Senay ne goûtait pas ce sentiment de sécurité que l'on éprouve d'ordinaire en famille. Son époux l'inquiétait, les enfants la tracassaient, sans doute les voisins étaient-ils malveillants.

Le problème est qu'elle vivait dans un milieu fermé. Elle avait envie d'air, de voyages, de divinités plus exotiques, moins figées, soucieuses de ses élans de liberté. Elle souffrait au fond d'un manque de solitude. Elle se sentait attirée par un désert dans lequel elle n'oserait jamais mettre les pieds.


La famille est un écran derrière lequel on s'abrite pour se persuader qu'on finira bien par débarquer quelque part tout en se tenant éloigné du cœur des choses.

En labourant son champ, un paysan avait trouvé une statue enfouie dans une épaisse couche de limon, une de ces divinités agraires qui font croître le blé, rendent joyeux les oiseaux et les serpents. Senay avait observé attentivement la statue et lui avait trouvé un air mélancolique et attendrissant. Elle l'aurait volontiers installée chez elle mais les prêtres firent construire autour d'elle une chapelle couverte d'hymnes en l'honneur des dieux bienfaisants qui n'entravent jamais la circulation des fluides.

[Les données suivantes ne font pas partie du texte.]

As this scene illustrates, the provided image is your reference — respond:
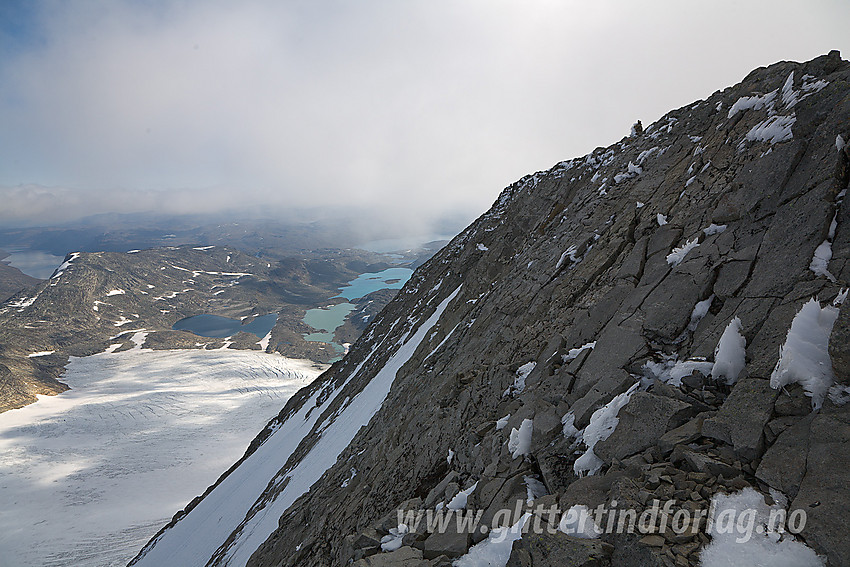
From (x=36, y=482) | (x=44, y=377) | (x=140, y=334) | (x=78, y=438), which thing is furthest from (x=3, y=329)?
(x=36, y=482)

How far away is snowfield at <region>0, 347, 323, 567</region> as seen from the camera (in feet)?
189

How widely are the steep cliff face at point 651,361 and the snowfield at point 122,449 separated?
60.7 m

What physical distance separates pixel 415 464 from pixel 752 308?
11035 millimetres

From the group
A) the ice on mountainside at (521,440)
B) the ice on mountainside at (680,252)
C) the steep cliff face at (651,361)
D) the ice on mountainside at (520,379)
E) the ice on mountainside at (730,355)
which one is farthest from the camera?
the ice on mountainside at (520,379)

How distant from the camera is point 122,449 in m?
82.6

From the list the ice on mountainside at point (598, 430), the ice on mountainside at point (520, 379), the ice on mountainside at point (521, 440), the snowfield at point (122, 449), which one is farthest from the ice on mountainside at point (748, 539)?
the snowfield at point (122, 449)

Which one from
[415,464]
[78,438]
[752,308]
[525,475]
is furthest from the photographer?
[78,438]

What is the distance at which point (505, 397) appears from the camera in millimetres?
11203

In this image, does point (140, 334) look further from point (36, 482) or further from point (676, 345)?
point (676, 345)

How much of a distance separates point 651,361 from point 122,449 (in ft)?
369

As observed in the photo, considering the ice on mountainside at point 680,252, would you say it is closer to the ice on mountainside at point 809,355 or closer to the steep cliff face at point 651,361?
the steep cliff face at point 651,361

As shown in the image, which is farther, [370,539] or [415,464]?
[415,464]

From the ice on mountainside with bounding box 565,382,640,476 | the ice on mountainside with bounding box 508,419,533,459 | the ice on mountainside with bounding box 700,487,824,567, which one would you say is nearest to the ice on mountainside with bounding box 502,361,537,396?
the ice on mountainside with bounding box 508,419,533,459

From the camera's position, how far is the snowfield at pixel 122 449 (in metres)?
57.7
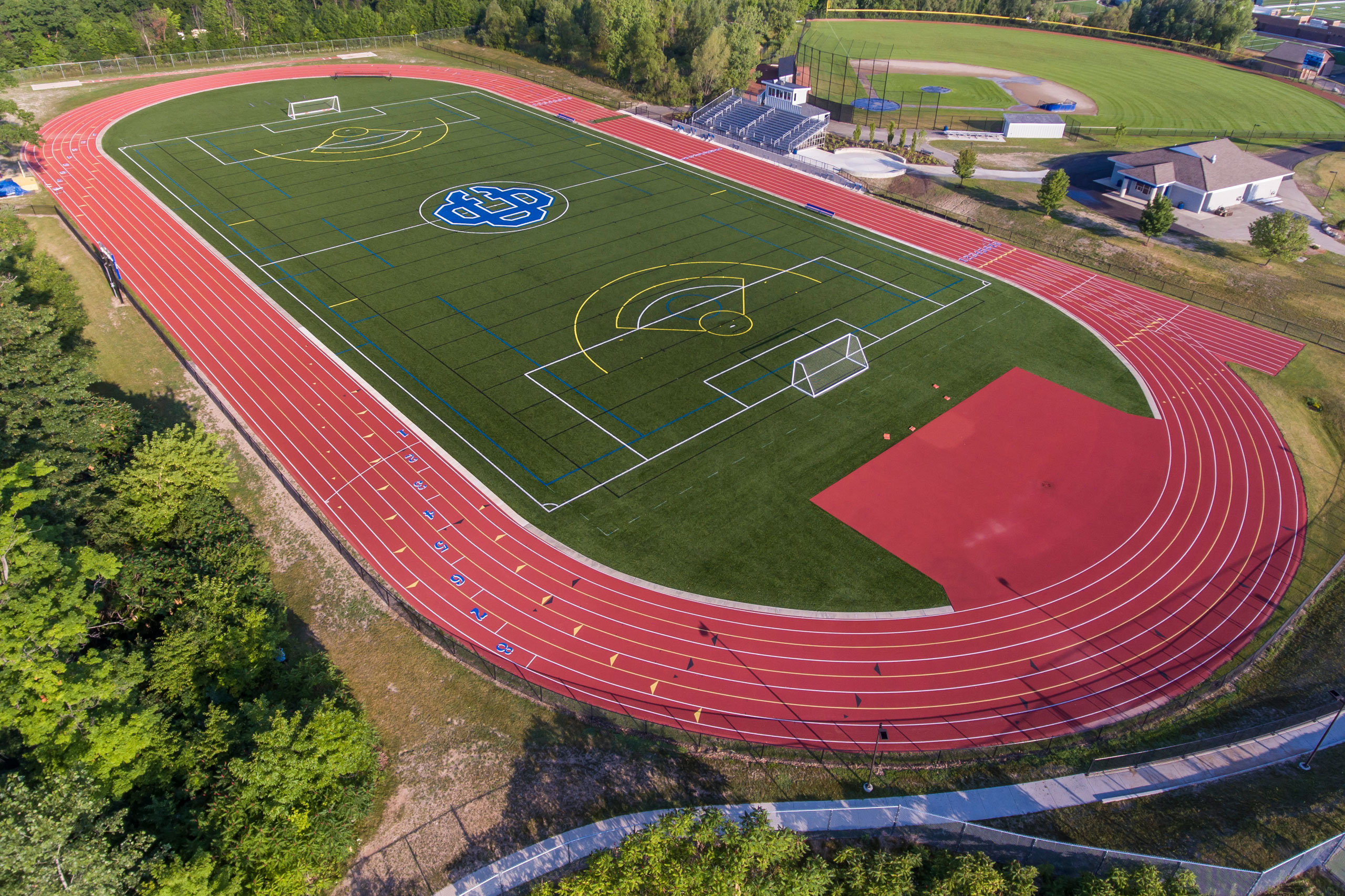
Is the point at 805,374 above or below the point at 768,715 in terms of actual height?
above

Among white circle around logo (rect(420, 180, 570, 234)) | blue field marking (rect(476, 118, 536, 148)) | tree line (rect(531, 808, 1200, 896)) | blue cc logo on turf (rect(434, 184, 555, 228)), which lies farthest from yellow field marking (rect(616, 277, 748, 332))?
blue field marking (rect(476, 118, 536, 148))

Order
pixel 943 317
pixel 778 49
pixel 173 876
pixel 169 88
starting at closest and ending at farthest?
pixel 173 876 → pixel 943 317 → pixel 169 88 → pixel 778 49

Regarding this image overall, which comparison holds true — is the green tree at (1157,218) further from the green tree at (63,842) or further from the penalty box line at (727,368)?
the green tree at (63,842)

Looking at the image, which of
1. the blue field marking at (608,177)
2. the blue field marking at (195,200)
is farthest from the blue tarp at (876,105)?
the blue field marking at (195,200)

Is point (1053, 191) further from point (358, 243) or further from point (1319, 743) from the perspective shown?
point (358, 243)

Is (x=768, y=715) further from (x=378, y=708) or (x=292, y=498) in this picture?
(x=292, y=498)

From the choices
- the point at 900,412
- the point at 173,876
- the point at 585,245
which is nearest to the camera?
the point at 173,876

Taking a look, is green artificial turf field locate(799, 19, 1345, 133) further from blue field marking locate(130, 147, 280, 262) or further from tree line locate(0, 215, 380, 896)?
tree line locate(0, 215, 380, 896)

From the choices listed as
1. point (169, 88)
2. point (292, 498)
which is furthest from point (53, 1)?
point (292, 498)
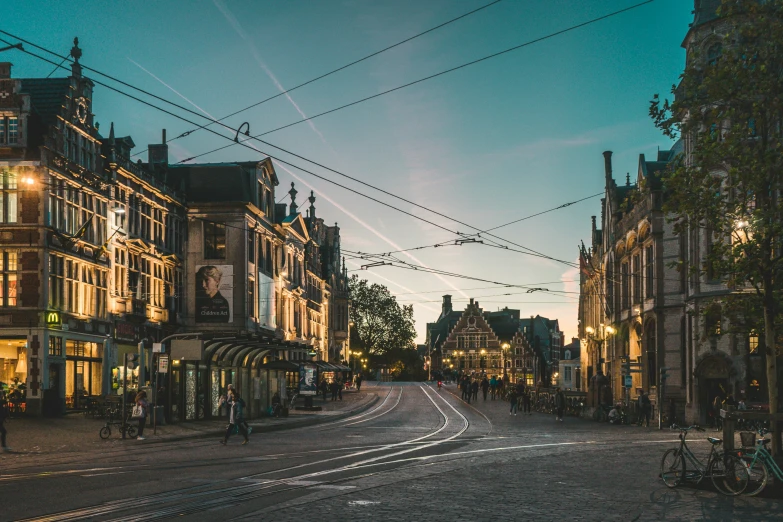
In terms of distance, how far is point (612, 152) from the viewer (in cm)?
6350

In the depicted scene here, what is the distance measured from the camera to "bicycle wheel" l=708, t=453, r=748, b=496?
15.1 meters

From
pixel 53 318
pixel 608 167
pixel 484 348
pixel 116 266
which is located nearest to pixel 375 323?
pixel 484 348

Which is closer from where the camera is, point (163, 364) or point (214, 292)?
point (163, 364)

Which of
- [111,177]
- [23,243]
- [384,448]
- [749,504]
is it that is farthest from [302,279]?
[749,504]

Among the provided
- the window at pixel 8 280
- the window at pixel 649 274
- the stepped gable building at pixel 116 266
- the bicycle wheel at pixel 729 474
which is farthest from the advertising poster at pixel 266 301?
the bicycle wheel at pixel 729 474

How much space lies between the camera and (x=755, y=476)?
15.2 meters

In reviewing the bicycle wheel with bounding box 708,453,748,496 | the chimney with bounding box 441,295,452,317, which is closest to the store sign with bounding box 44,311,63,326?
the bicycle wheel with bounding box 708,453,748,496

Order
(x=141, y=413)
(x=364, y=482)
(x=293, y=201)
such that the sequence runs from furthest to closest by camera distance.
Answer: (x=293, y=201)
(x=141, y=413)
(x=364, y=482)

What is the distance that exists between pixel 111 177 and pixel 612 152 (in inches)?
1368

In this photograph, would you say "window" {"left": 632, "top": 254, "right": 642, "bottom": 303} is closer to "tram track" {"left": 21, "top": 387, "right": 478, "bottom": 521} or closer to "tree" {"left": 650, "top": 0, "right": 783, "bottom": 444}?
"tram track" {"left": 21, "top": 387, "right": 478, "bottom": 521}

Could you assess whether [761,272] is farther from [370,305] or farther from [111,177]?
[370,305]

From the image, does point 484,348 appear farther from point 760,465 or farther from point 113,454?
point 760,465

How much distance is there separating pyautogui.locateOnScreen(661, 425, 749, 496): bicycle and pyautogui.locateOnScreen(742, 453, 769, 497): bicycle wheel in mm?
95

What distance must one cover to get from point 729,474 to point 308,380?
122ft
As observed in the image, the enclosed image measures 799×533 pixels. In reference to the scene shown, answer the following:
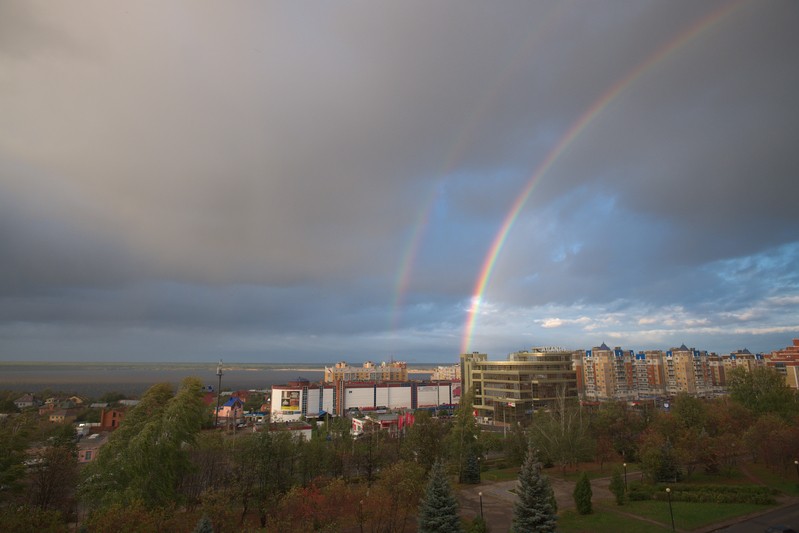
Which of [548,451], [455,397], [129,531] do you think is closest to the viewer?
[129,531]

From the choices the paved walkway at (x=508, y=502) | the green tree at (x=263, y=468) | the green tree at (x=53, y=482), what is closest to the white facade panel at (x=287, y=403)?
the green tree at (x=263, y=468)

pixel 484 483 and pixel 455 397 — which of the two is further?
pixel 455 397

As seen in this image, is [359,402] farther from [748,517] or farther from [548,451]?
[748,517]

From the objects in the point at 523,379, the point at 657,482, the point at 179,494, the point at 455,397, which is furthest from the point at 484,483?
the point at 455,397

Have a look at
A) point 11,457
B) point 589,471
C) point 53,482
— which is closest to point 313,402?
point 589,471

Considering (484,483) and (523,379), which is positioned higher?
(523,379)

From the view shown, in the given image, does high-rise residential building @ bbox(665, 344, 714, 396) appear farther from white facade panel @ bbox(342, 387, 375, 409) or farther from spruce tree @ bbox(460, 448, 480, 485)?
spruce tree @ bbox(460, 448, 480, 485)

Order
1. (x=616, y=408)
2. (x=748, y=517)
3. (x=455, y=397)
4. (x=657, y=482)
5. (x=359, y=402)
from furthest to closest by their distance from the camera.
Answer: (x=455, y=397) < (x=359, y=402) < (x=616, y=408) < (x=657, y=482) < (x=748, y=517)

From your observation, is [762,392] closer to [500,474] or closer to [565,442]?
[565,442]
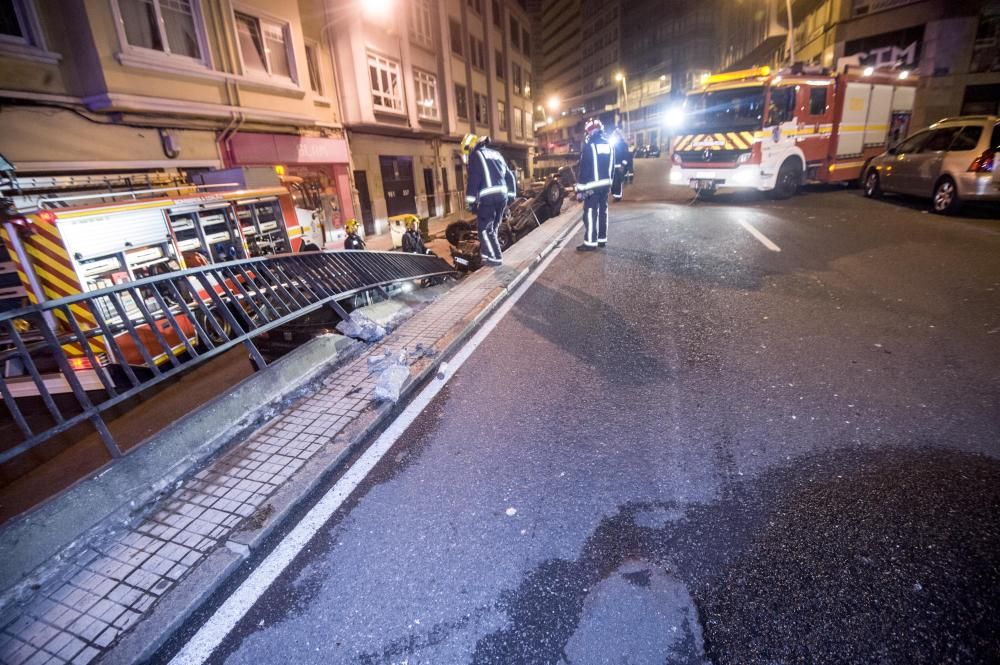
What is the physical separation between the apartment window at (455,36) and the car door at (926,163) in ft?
77.2

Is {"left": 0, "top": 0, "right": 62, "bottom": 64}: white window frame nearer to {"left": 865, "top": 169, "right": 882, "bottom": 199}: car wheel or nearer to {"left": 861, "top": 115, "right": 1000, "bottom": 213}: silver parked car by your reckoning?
{"left": 861, "top": 115, "right": 1000, "bottom": 213}: silver parked car

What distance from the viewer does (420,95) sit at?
23109 mm

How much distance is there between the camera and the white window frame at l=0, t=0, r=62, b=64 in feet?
27.9

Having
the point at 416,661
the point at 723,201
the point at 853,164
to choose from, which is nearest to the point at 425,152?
the point at 723,201

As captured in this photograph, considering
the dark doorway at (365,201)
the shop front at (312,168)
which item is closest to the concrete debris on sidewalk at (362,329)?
the shop front at (312,168)

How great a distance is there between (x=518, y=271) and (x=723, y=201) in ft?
32.3

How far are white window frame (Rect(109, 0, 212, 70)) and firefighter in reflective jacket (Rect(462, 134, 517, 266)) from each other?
8.12 metres

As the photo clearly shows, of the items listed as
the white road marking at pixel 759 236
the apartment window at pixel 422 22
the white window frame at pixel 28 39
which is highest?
the apartment window at pixel 422 22

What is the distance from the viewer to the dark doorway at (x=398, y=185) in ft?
69.8

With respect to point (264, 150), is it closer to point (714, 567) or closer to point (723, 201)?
point (723, 201)

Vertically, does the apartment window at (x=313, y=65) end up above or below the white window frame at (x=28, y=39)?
above

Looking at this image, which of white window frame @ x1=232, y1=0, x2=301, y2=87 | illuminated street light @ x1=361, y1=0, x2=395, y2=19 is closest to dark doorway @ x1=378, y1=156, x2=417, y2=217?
illuminated street light @ x1=361, y1=0, x2=395, y2=19

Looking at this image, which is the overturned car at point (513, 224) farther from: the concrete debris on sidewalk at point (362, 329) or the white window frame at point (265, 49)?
the white window frame at point (265, 49)

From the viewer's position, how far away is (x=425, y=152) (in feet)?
80.2
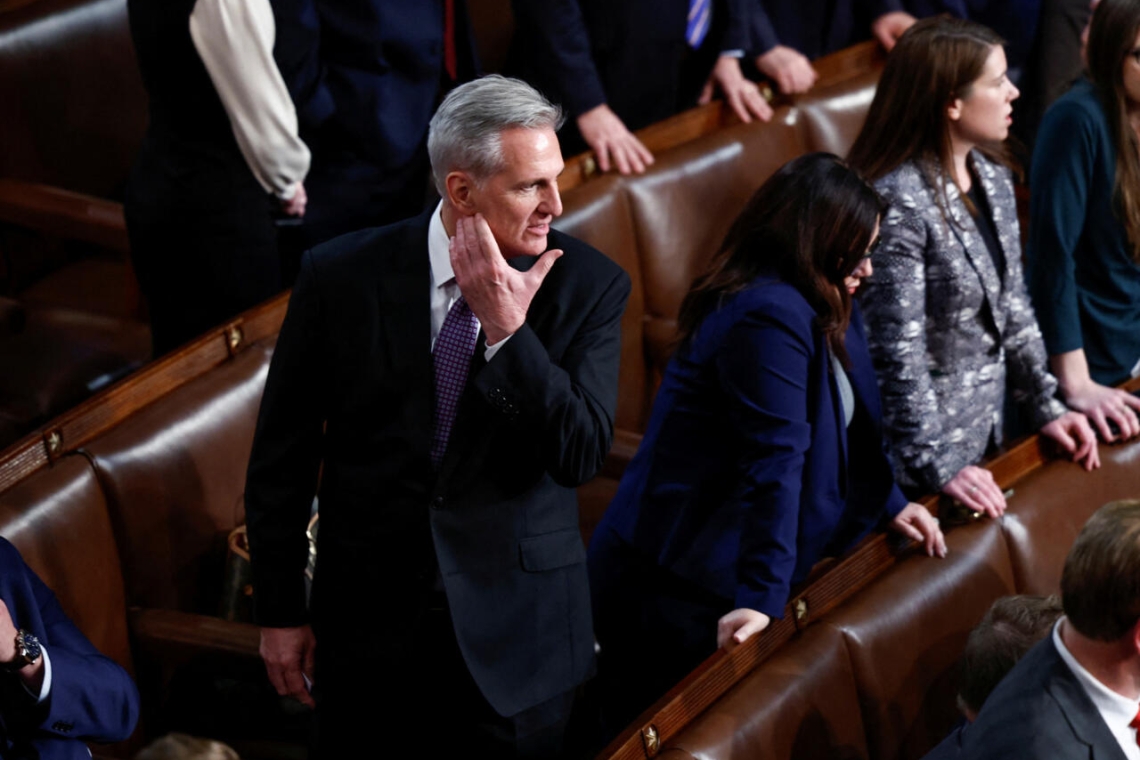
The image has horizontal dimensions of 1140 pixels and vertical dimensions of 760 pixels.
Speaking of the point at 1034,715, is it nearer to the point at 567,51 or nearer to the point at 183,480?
the point at 183,480

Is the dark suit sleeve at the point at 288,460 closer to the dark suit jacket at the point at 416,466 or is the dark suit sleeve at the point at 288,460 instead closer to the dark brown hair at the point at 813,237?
the dark suit jacket at the point at 416,466

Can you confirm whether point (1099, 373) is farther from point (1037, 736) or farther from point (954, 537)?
point (1037, 736)

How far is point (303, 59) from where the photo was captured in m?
2.62

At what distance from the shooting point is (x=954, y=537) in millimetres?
2025

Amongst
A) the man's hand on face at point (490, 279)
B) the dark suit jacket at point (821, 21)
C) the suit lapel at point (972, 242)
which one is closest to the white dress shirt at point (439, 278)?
the man's hand on face at point (490, 279)

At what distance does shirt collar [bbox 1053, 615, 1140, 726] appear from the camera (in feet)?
4.64

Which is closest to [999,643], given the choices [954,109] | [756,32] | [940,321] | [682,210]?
[940,321]

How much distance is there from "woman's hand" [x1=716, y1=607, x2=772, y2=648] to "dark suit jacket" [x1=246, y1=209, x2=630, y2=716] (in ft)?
0.65

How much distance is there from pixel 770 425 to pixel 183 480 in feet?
A: 2.91

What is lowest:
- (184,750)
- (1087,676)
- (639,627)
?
(639,627)

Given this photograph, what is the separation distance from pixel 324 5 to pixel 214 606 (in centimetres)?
117

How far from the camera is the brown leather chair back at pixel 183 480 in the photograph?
2.08 meters

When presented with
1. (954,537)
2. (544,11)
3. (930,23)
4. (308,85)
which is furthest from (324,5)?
(954,537)

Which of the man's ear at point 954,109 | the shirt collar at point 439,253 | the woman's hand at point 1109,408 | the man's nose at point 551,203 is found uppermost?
the man's nose at point 551,203
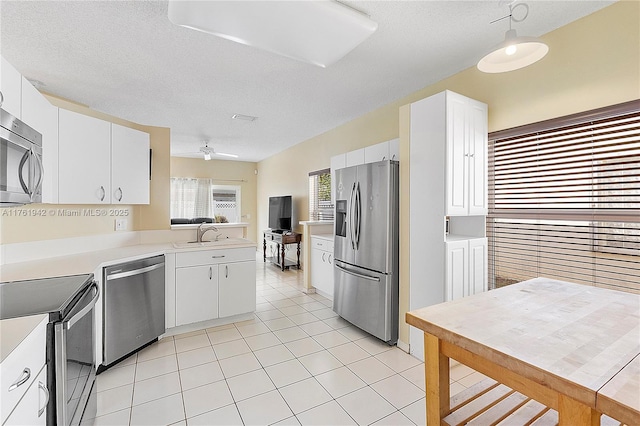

Senay tentait chaque jour de se persuader que tout allait bien, que le fleuve coulait vers le nord, que la reine allait donner naissance à un fils, que son ânesse n'était plus tourmentée par les mouches.



A défaut d'être belle, elle ne manquait pas de classe, non pas la classe froide des aristocrates de naissance mais celle des femmes d'un peuple ayant derrière elles des millénaires de civilisation et de fastes. Cette classe prêtée aux divinités féminines de Kemet qui émeut et donne des frissons, abolit toute forme de résistance.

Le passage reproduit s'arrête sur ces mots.